[WORK TO COMPLETE]
1 – In the photography passage below, rewrite the paragraph beginning "Surprise quality can be achieved in many ways" as a brief list that keeps its main facts.
2 – Decide whether each statement agrees with the photography passage below. Answer yes or no, and quote the deciding words from the passage.
(a) A layout man should perform acrobatics when the pictures are good.
(b) A photographer is very seldom really productive for more than eight or ten years.
(c) A picture with surprise quality is a loud picture.
3 – Extend the photography passage below, starting after its final sentence.

[READING PASSAGE]
The best way to achieve surprise quality is by avoiding cliches.
If you see something you have seen before, don't click the shutter.
There is no recipe for good layout, what must be maintained is a feeling of change and contrast. A layout man should be simple with good photographs. He should perform acrobatics when the pictures are bad.
It is the end result that counts.
If you know yourself, you are doomed.
The creative life of the commercial photographer is like the life of a butterfly. Very seldom do we see a photographer who is really productive for more than eight or ten years.
It is every photographer's responsibility to discover new images and a new personal way of looking at things. If he can do this his pictures will command attention and have surprise quality.
What is good today may be a cliche tomorrow.
Surprise quality can be achieved in many ways. It may be produced by a certain stimulating geometrical relationship between elements in the picture or through the human interest of the situation photographed or by calling our attention to some commonplace but fascinating thing we have never noticed before or it can be achieved by looking at an everyday thing in a new interesting way.
Imitation is the greatest danger of the young [artist].
The photograph is not only a pictorial report; it is also a psychological report. It represents the feelings and point of view of the intelligence behind the camera.
When I say that a good picture has surprise quality or shock appeal, I do not mean that it is a loud or vulgar picture but, instead, that it stimulates my thinking and intrigues me.

[LISTED RECORDS]
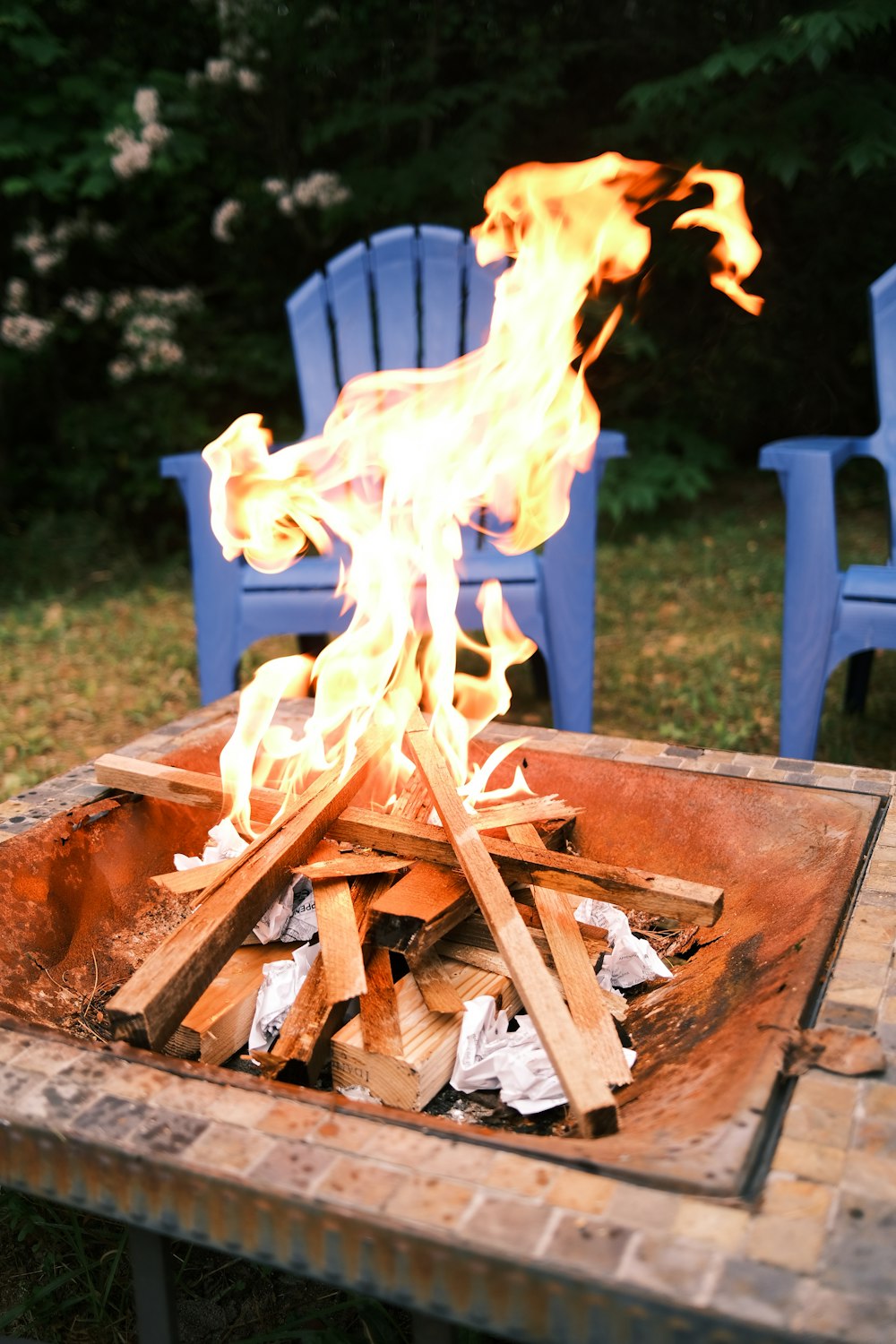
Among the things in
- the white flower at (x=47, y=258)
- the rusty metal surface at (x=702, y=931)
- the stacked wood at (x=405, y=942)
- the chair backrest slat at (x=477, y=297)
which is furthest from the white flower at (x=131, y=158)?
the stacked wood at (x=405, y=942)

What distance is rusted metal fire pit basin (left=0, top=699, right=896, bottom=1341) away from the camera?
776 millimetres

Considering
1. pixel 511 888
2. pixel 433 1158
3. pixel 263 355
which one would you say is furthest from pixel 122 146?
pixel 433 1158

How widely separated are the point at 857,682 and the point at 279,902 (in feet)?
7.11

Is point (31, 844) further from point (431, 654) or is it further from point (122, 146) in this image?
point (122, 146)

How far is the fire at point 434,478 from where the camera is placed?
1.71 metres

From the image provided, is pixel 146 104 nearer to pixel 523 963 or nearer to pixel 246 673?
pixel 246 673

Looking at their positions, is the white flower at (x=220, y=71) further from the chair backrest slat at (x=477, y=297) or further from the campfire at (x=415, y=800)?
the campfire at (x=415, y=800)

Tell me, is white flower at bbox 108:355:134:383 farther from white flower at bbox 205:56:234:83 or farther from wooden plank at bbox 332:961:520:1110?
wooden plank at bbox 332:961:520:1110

[ANSWER SECTION]
1 –
Surprise quality can come from:
- a stimulating geometrical relationship between elements in the picture
- the human interest of the situation photographed
- drawing attention to a commonplace but fascinating thing never noticed before
- looking at an everyday thing in a new, interesting way

2 –
(a) No: "He should perform acrobatics when the pictures are bad."
(b) Yes: "Very seldom do we see a photographer who is really productive for more than eight or ten years."
(c) No: "I do not mean that it is a loud or vulgar picture"

3 –
The public is being spoiled by good technical quality photographs in magazines, on television, in the movies, and they have become bored. The disease of our age is this boredom and a good photographer must successfully combat it. The only way to do this is by invention - by surprise.
Astonish me! (Instruction to photographers)
What is of value is that a particular photographer sees the subject differently than I do. A good picture must be a completely individual expression which intrigues the viewer and forces him to think.
It is the unexpected and the surprise quality of a personal vision, rather than the emotion, which make people respond to a photograph.
Outstanding past work in photography, and in fact in all the arts, is very important to today's photographers. But it should be used for inspiration and not for imitation. These works should be something to be built upon, not to be repeated.
The personality and style of a photographer usually limits the type of subject with which he deals best. For example Cartier-Bresson is very interested in people and in travel; these things plus his precise feeling for geometrical relationships determine the type of pictures he takes best. What is of value is that a particular photographer sees the subject differently. A good picture must be a completely individual expression which intrigues the viewer and forces him to think.
It is the photographer's decision at the two levels of seeing the picture - when it is shot and when it is chosen and printed that determines his personal style.
Photographers should make three or four prints from one negative and then crop them differently. When I was art director at Harper's Bazaar and at several agencies as a consultant, young photographers would bring me their portfolios and all the prints would be in the same standard proportions, either for the Leica or the Rolleiflex. Many times, by limiting themselves in this way, they missed the true potentialities of their photographs.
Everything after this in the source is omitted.